Pas seulement, nous avons des projets de développement en cours en interne. Bic est une marque forte, connue dans le monde entier, et nous allons continuer à capitaliser dessus. Nous allons aussi développer la marque de tatouages éphémères Inkbox. Nous sommes bien entendu ouverts à des acquisitions, à condition qu’elles entrent dans une stratégie de création de valeur pour nos actionnaires, qu’elles soient complémentaires pour nos marques et en ligne avec notre stratégie Horizon. Nous avons développé une équipe dédiée en interne qui y travaille.

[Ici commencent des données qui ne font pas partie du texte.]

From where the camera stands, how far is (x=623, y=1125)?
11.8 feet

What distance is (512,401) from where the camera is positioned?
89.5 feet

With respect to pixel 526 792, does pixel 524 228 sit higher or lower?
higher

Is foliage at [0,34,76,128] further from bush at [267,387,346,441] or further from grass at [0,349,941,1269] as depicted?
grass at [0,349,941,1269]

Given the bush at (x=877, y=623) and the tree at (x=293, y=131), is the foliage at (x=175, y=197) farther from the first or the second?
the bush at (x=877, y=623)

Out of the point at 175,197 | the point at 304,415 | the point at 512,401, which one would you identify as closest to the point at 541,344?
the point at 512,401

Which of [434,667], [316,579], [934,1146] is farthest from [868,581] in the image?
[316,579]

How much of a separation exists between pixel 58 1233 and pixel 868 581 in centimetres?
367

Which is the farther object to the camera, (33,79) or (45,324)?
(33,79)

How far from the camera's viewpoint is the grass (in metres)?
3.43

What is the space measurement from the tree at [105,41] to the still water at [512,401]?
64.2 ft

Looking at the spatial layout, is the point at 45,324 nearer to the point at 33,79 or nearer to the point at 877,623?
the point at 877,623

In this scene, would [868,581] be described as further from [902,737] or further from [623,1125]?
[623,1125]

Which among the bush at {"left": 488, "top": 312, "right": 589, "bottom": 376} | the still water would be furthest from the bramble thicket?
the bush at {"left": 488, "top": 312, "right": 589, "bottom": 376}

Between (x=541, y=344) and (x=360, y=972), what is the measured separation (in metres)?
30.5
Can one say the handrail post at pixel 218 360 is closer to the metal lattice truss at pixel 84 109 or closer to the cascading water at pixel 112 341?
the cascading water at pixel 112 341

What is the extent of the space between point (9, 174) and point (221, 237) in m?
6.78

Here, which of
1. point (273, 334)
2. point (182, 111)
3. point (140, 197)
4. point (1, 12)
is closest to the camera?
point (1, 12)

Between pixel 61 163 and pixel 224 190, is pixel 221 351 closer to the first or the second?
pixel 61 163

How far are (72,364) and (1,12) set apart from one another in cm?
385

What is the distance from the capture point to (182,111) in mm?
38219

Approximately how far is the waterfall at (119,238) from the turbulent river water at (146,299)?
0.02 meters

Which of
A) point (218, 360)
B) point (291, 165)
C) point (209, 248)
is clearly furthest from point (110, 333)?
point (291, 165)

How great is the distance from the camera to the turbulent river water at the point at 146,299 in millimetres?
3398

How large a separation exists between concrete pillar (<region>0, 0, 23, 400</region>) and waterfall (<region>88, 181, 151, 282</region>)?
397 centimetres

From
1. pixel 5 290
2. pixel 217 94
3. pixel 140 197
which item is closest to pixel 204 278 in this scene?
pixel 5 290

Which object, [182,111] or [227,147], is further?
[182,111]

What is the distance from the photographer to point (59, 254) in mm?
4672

Développez-vous l’actionnariat salarié ?

En octobre 2021, nous avons donné à tous nos collaborateurs qui ne bénéficient pas déjà de stock-options ou d’attribution gratuites d’actions cinq actions Bic. Une mesure qui a été très bien accueillie. C’est une fierté personnelle d’avoir tous nos collaborateurs engagés dans la réussite du plan Horizon. 

LA QUESTION QUI DÉRANGE

Les consommateurs doivent-ils s’attendre à des hausses de prix à la rentrée ?Précisons que Bic ne fixe pas les prix de vente au consommateur, ce sont les distributeurs. Mais nous nous efforçons d’assurer le meilleur rapport qualité/prix, c’est un ancrage fort de notre marque. En France, par exemple, nous estimons qu’il pourrait y avoir une hausse des prix d’environ 3% en moyenne des fournitures pour la rentrée scolaire dans l’ensemble des circuits. Les prix de certains produits phares devraient rester stables dans la grande distribution. Nous faisons tout ce qui est possible pour protéger le pouvoir d’achat. A moyen terme, néanmoins, il faudra aussi s’assurer de protéger nos marges, et nous appliquerons des hausses de prix sur certains produits, dans certaines zones géographiques et sur certains canaux.